Mir haben die Leute mein Leben lang gesagt, dass ich verrückt bin. Vielleicht bin ich es ja wirklich, weil ich mir das hier alles antue. Es ist sehr viel Arbeit, mein Erspartes ist futsch (immerhin mehr als 50.000 Euro); ich mache das meiste allein und fühle mich oft auch so – obwohl wir schon mehr als 70.000 unique clients haben (bis zu 7000 Leuten sind pro Tag schon bei uns online). Ich habe immer irgendwelche Zweifel, so wie die meisten Menschen. Doch wenn mir die User schreiben, wie glücklich sie f+f macht und wie viel Freude ich ihnen schenke, dann ist dieses Gefühl unbeschreiblich und diese, verzeiht, Arsch-Hacke, die mir meine Kräfte raubt und mich wenig schlafen lässt, lohnt sich dann doch noch so richtig.
Danke für das Interview.
So much fail in den Antworten. Kopf->Tisch.
Danke Robert für das Interview. Ich hab mir kürzlich (bei „deren Aufruf“:https://twitter.com/fischundfleisch/status/548498674939363329) auch überlegt, ob ich dort schreiben will. Aber wirklich zu einem Ergebnis bin ich nicht gekommen, weil das dort so laut (marktschreierisch) und chaotisch ausschaut.
Und das Bewertungssystem führt dazu, dass Überschriften so sind wie sie sind. Dieses Click Bait finde ich nicht so ansprechend; aber es ist halt ein „Produkt der Zeit“:http://kurier.at/kultur/medien/click-bait-die-neue-macht-im-social-web/63.993.318.

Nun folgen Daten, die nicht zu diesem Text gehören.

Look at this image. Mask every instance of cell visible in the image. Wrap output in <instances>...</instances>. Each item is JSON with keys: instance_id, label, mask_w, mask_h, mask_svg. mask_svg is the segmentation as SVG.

Wirst du für die schreiben Robert?
Danke. Es gab da ein paar Fragen/Diskussionen – und die wollte ich einfach mal direkt stellen, als nur mit anderen zu diskutieren. Das mit den Antworten noch nicht für alle alles geklärt ist, das war zu erwarten.
Ich selbst? Ich habe mein eigenes Blog hier und das ist für mich prioritär. Auch für mich ist die Linie von f+f nicht ganz klar, aber das soll sich ja in den nächsten Monaten noch etwas schärfen. Was ich mir dann eventuell – je nach den Gegebenheiten – vorstellen kann ist zu einem bestimmten Thema auch diese Öffentlichkeit zu „nutzen“. Z.B. eine Ar tikelserie rund um den Blue Beanie Day oder ähnliches.

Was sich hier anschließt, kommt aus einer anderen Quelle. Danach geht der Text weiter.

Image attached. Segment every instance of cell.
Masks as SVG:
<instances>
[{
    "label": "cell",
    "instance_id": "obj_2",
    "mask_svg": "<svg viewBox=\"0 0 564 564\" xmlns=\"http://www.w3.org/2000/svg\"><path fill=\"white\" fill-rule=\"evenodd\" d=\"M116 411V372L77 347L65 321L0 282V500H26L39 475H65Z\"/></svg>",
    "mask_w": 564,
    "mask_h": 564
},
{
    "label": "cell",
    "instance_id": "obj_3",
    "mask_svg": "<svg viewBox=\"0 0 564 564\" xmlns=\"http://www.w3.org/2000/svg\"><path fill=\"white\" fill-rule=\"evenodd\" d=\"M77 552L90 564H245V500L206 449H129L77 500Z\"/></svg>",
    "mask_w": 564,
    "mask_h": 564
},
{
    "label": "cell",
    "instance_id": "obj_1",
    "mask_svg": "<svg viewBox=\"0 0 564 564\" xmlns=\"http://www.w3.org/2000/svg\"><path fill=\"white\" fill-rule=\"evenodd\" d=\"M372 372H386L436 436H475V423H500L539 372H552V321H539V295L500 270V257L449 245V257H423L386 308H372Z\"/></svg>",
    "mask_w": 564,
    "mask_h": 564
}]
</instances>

Vorerst kümmere ich mich aber lieber um mein Blog und wie ich es für mich noch passender machen kann.
Danke für das Interview.
Hat einen ganz guten Blick auf die Entwicklung gegeben.
Was noch immer nicht geht. Kommentieren ohne einloggen.
Wurde bereits vor einigen Monaten angekündigt, ist bis jetzt aber nicht passiert.